Many of the 320 Tulane University students who have spent this semester at Boston University will soon return back to storm-stricken New Orleans, a city still torn with multi-billion-dollar damages that will take years of human effort to repair.
For some Tulane freshmen – and other students, for that matter – who have forged their first collegiate friendships at BU and gotten used to the fast pace along Commonwealth Avenue, they may wish BU would simply allow them to stay.
The rapid pace of events at the beginning of September forced BU and hundreds of other universities in the country to decide within days on whether to allow Tulane students a chance to continue their college careers, and Tulane students were welcomed here without having to go through BU’s regular application procedure.
BU should allow Tulane students the option to stay, but only after completing a regular transfer application that will determine their eligibility for enrollment here, just like the rest of transfer students have to do.
The transfer application deadline should be extended for Tulane students currently studying at BU, and especially for freshmen, because they may have more of an inclination to stay than Tulane’s upperclassmen.
This was not the feeling of several Tulane students who attended a speech by their university’s president yesterday at the Track and Tennis Center, where many expressed their enthusiasm for returning to New Orleans. One student even said she would return if she had to canoe to class, which Tulane’s president, Scott Cowen, said would not be the case, as the university has invested substantially in recovery efforts.
Cowen said the university has even leased a cruise ship, The Dream Princess, to house some 1,000 students whose dorm rooms and apartments have not yet been fully restored. Cowen told BU’s Tulane community that over 1,000 students did not know whether their off-campus housing would be ready for them when they returned in the spring. But nonetheless he expects 80 percent of Tulane students to return.
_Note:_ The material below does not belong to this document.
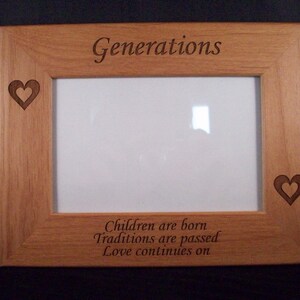 May include: A wooden picture frame with a light brown finish. The frame has a cutout heart design on each side and the text "Generations" engraved at the top. The text "Children are born Traditions are passed Love continues on" is engraved at the bottom.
They will certainly arrive at a more unified campus than most students see during their first year at college.
For students who still prefer to stay at BU, there is a good chance they will be accepted after going through the regular transfer application process, because Tulane’s academic reputation is at a comparable level to that of BU, and the two universities generally attract a similar academic quality of students.
Tulane students should not be discouraged from remaining at BU, but they should only receive an extension to their application deadline, and go through the same paperwork as other transfer students.